> PASSAGE TO READ:
-- START --
2. The object tracking system of claim 1, wherein the object
tracker comprises: an object identifier that (1) computes a
predicted location for a target object among the target objects
based on the motion estimation for the target object and (2)
identifies, among the plurality of groups, a corresponding group
that matches the target object; a motion estimator that updates the
motion estimation for the target object by finding a set of
translation and rotation values that, after applied to the target
object, produces a smallest difference between the predicted
location of the target object and the actual location of the
corresponding group, wherein the motion estimator further updates
the model for the target object using the motion estimation; and an
optimizer that modifies the model for the target object by
adjusting the motion estimation to reduce or remove a physical
distortion of the model for the target object.
3. The object tracking system of claim 2, wherein the object
identifier identifies the corresponding group by evaluating a cost
function, the cost function defined by a distance between the
predicted location of the target object and the actual location of
a group among the plurality of groups.
4. The object tracking system of claim 3, further comprising: a
camera array coupled to the plurality of light emitter and sensor
pairs; wherein the cost function is further defined by a color
difference between the target object and the group, the color
difference determined by color information captured by the camera
array.
5. The object tracking system of claim 3, wherein the object
identifier identifies the corresponding group based on solving a
complete bipartite graph of the cost function.
-- END --
> DATA TO PROCESS:
-- START --
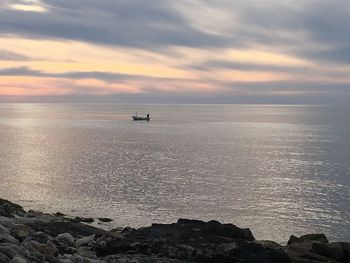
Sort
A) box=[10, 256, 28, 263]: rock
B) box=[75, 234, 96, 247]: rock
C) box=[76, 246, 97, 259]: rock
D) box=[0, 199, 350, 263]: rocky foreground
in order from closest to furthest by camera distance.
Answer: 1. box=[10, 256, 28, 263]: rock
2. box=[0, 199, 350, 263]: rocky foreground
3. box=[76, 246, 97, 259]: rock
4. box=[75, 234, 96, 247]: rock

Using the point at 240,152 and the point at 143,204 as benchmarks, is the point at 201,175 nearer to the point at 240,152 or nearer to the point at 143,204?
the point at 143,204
-- END --
-- START --
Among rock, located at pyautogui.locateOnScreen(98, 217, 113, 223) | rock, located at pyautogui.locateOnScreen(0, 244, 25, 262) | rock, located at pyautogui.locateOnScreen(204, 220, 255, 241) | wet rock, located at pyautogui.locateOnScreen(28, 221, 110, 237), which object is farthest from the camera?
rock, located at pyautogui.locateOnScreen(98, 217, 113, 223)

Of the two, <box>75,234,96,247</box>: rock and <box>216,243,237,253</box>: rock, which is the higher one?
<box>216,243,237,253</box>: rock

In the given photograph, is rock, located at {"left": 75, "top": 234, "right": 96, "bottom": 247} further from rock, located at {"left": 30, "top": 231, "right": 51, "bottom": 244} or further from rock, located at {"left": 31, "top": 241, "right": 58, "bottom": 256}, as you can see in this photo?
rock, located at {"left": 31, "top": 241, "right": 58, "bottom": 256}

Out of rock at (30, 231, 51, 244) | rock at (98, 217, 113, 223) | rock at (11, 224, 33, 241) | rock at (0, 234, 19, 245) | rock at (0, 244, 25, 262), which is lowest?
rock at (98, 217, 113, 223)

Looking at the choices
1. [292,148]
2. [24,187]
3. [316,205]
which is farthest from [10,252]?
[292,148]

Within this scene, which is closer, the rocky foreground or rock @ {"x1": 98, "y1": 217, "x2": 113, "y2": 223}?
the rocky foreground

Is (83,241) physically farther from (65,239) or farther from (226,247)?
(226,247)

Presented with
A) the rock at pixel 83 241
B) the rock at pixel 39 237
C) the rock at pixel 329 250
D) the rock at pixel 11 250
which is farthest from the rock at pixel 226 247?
-- END --
> TO BE DONE:
[A] Answer these questions from the patent claims:
(i) In claim 3, how is the cost function defined?
(ii) In claim 4, what determines the color difference?
(iii) In claim 5, what does the object identifier solve in order to identify the corresponding group?
[B] Identify each line of the rows that contains the word "left", and copy those lines.
The patent claims and the rows have no connection to each other.

> RESULTS BY TASK:
[A]
(i) By a distance between the predicted location of the target object and the actual location of a group among the plurality of groups.
(ii) Color information captured by the camera array.
(iii) A complete bipartite graph of the cost function.

[B]
In the given photograph, is rock, located at {"left": 75, "top": 234, "right": 96, "bottom": 247} further from rock, located at {"left": 30, "top": 231, "right": 51, "bottom": 244} or further from rock, located at {"left": 31, "top": 241, "right": 58, "bottom": 256}, as you can see in this photo?
rock, located at {"left": 31, "top": 241, "right": 58, "bottom": 256}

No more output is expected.